Bir porsiyon AB lütfen! / Rıza Zelyut
Tarih: 16.06.2004 Saat: 02:02
Konu: Basın-Yazarlar


Bizim milletimiz, hayal kurmayı çok seviyor. Bu yüzden de politikacılar onları kolay kandırabiliyor.
Yıllarca, ’Türkiye’yi Avrupa Birliği’ne (AB) sokup sizi kurtaracağız!’ dediler.
Halkımız da kurtarılmayı bekledi...
Bütün Türk erkeklerinin son model arabası, düzgün bir işi, bol parası, yeşil gözlü, sarı saçlı karısı veya sevgilisi olacaktı.
AKP hükümeti de bu masalı sürdürerek bizi istediği gibi yoğurdu.
PKK’nin siyasi kanadı olan DEP’lileri bile bu sevda uğruna hapisten çıkardık.

--- --- ---

Problemler:
[a] Avrupa Birliği üzerine yazıya göre, masalı sürdürerek halkı istediği gibi yoğuran hükümet hangisidir?
[b] Avrupa Birliği üzerine yazıda "Bütün Türk erkeklerinin" sözlerinden başlayıp "uğruna hapisten çıkardık." sözleri de dahil olmak üzere o sözlere kadar olan bölümü aynen kopyalayın.

Veri Kayıtları:

--- --- ---

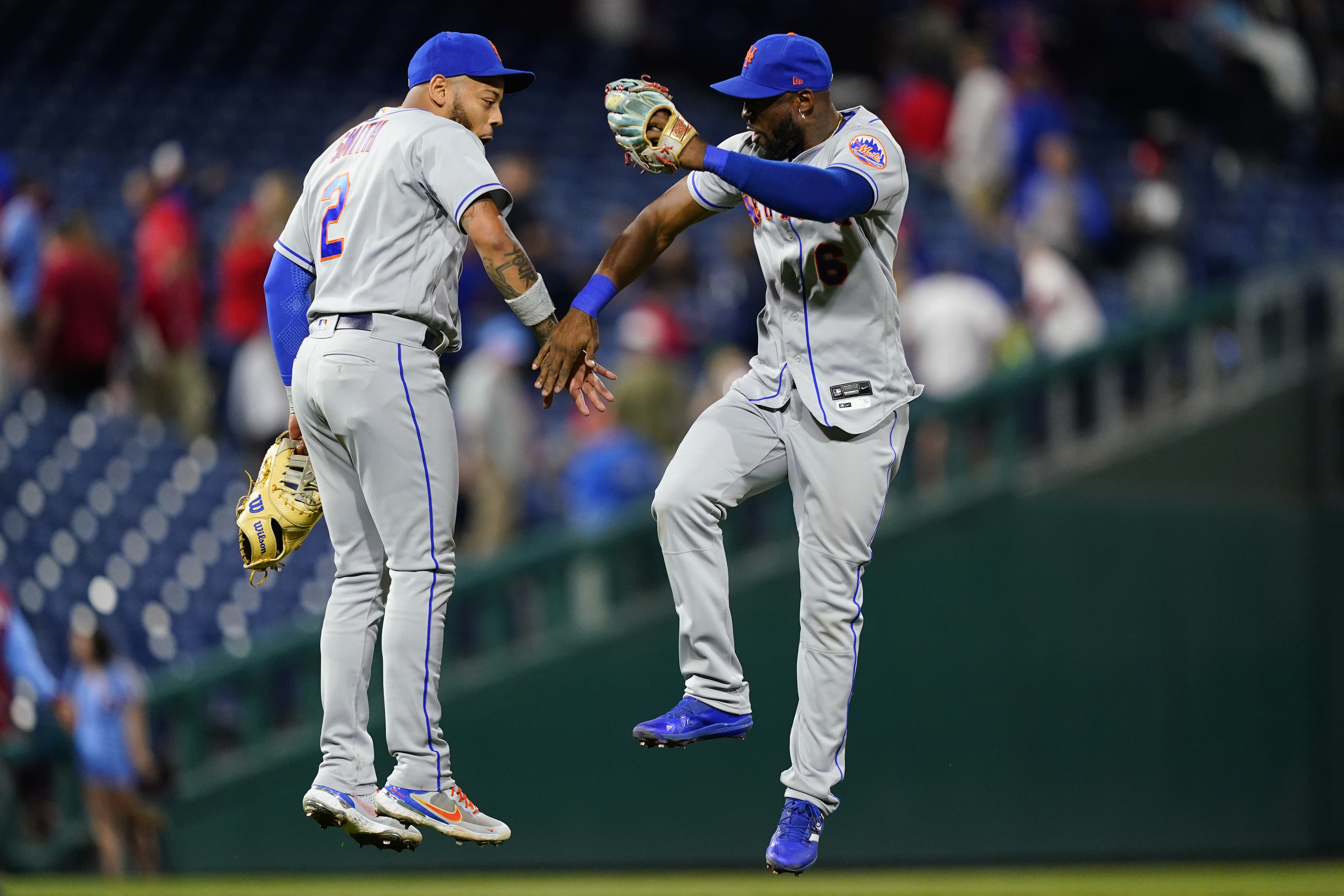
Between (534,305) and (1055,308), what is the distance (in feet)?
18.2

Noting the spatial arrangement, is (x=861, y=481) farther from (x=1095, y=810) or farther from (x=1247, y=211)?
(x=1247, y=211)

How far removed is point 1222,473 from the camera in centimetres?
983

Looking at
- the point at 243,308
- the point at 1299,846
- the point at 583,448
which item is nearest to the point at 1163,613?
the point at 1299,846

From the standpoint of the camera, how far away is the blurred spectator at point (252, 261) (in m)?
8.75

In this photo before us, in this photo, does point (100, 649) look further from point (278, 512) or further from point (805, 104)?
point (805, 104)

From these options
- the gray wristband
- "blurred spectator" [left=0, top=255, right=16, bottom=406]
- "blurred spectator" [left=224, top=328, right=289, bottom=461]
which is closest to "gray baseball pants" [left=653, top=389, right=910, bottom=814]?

--- --- ---

Alıştırma Cevapları:
[a] AKP hükümeti.

[b]
Bütün Türk erkeklerinin son model arabası, düzgün bir işi, bol parası, yeşil gözlü, sarı saçlı karısı veya sevgilisi olacaktı.
AKP hükümeti de bu masalı sürdürerek bizi istediği gibi yoğurdu.
PKK’nin siyasi kanadı olan DEP’lileri bile bu sevda uğruna hapisten çıkardık.